- [Your task]
According to the overview of the Long Term Ecological Research Network, in what year did the National Science Foundation establish the LTER program?

- [Selection]

= = = = = = =

- The Long Term Ecological Research (LTER) Network is a collaborative
effort involving more than 1800 scientists and students investigating
ecological processes over long temporal and broad spatial
scales.
- The Network promotes synthesis and comparative research
across sites and ecosystems and among other related national
and international research programs.
- The National Science Foundation established the LTER program
in 1980 to support research on long-term ecological phenomena
in the United States.
- The 26 LTER Sites represent diverse ecosystems and research
emphases
- The LTER Network Office coordinates communication, network
publications, and research-planning activities.
Featured Site Homepage: http://ecosystems.mbl.edu/ARC/
LTER Site Profile: http://www.lternet.edu/sites/arc/
The Arctic LTER site is situated at Toolik Lake on the North Slope of Alaska, 130 miles south of the Arctic Ocean and Prudhoe Bay. Anthropogenic impacts are minimal and limited to the effects of human activities from one road, the Dalton Highway; a 100-person research camp, the Toolik Field Station (http://www.uaf.edu/toolik ) of the University of Alaska Fairbanks; and the oil pipeline, the Trans Alaska Pipeline, which has three pumping stations over 130 miles. There are no villages or houses in the region. Caribou, wolves, and grizzly bears are common sights. The rolling hills of the Arctic LTER site, situated in the northern foothills of the Brooks Range, Alaska, are covered with the grasses, sedges, and dwarf shrubs of the tundra. Below a depth of 0.5 m depth, the soils are permanently frozen. Although snow covers the ground from late September until late May, lakes are ice-free and streams flow during the brief summer.

= = = = = = =

- [Extracted records]

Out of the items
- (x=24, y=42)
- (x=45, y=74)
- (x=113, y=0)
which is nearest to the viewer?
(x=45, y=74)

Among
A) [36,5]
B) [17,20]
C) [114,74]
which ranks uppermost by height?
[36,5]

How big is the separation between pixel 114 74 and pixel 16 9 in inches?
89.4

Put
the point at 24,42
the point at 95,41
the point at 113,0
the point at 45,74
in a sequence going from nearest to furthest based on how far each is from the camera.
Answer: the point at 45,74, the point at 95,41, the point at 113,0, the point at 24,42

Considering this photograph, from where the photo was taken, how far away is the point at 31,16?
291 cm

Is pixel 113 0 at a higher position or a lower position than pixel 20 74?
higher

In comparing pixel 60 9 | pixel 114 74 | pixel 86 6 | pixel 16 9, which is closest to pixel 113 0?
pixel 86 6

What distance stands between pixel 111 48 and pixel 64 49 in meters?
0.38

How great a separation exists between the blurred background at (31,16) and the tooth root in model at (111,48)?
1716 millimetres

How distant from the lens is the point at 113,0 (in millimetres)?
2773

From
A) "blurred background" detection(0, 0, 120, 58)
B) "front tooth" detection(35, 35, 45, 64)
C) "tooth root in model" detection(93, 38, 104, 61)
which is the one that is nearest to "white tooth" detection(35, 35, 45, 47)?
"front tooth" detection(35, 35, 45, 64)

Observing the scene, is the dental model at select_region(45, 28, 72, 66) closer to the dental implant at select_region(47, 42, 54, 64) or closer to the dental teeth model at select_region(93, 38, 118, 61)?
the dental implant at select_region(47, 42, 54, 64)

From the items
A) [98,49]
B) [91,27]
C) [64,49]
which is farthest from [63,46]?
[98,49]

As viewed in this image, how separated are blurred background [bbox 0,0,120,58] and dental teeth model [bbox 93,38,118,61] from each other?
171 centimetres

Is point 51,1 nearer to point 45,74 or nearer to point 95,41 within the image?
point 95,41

= = = = = = =

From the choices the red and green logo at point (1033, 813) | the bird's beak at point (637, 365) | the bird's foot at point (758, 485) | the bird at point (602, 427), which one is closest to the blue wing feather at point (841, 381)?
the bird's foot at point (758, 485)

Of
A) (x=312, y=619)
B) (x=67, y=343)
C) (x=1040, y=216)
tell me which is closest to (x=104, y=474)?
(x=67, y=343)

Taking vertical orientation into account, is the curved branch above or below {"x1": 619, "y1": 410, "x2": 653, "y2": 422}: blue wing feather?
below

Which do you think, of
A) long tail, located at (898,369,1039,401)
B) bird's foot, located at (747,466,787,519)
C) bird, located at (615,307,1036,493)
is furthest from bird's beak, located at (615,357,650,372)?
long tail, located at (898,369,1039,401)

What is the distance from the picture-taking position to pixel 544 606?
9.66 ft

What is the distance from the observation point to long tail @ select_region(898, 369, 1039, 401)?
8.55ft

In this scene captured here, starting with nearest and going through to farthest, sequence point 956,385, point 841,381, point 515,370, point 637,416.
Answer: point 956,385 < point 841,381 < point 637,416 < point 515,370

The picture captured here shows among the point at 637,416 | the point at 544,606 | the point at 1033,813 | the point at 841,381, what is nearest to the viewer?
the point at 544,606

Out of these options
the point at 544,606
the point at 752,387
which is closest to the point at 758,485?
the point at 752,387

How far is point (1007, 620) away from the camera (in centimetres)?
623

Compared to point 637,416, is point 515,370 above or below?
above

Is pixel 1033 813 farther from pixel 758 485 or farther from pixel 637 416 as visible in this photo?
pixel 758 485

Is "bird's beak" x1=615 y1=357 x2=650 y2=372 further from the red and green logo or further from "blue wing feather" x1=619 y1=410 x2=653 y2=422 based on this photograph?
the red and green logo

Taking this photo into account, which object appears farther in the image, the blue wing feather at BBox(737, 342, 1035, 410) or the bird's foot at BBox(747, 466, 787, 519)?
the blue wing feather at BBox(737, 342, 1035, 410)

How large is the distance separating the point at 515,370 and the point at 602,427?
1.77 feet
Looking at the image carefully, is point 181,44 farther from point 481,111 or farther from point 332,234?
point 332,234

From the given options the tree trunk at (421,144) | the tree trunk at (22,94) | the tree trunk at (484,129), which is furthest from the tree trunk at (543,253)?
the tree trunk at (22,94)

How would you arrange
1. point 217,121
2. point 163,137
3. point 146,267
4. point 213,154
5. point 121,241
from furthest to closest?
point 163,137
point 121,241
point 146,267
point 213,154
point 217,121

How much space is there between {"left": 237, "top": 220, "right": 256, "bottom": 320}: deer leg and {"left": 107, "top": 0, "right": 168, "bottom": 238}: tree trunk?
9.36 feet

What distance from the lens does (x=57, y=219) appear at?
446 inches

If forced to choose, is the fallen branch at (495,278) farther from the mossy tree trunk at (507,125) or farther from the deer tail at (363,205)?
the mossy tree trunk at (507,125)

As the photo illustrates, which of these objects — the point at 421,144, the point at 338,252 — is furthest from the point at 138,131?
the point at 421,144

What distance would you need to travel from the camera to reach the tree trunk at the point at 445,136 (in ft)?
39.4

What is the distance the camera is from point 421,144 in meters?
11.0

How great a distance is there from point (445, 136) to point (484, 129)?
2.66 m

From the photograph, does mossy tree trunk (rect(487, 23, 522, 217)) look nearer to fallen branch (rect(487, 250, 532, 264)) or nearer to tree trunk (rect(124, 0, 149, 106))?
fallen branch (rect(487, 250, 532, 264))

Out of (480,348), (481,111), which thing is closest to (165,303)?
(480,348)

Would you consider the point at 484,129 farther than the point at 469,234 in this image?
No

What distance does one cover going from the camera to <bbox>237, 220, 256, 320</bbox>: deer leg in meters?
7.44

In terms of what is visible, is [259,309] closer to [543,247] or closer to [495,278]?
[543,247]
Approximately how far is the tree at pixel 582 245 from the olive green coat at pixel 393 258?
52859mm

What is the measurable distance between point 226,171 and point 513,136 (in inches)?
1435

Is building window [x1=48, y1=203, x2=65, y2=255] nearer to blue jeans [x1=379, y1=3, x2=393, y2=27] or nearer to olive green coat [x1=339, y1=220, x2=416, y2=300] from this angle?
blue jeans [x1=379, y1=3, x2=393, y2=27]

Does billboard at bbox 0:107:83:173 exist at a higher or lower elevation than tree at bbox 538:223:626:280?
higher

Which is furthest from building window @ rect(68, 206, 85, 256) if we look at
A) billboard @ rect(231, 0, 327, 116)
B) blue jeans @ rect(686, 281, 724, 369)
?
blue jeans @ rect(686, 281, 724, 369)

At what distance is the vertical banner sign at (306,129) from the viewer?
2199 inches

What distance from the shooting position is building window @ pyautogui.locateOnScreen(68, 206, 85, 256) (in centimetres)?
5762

= = = = = = =

- [Full solution]
1980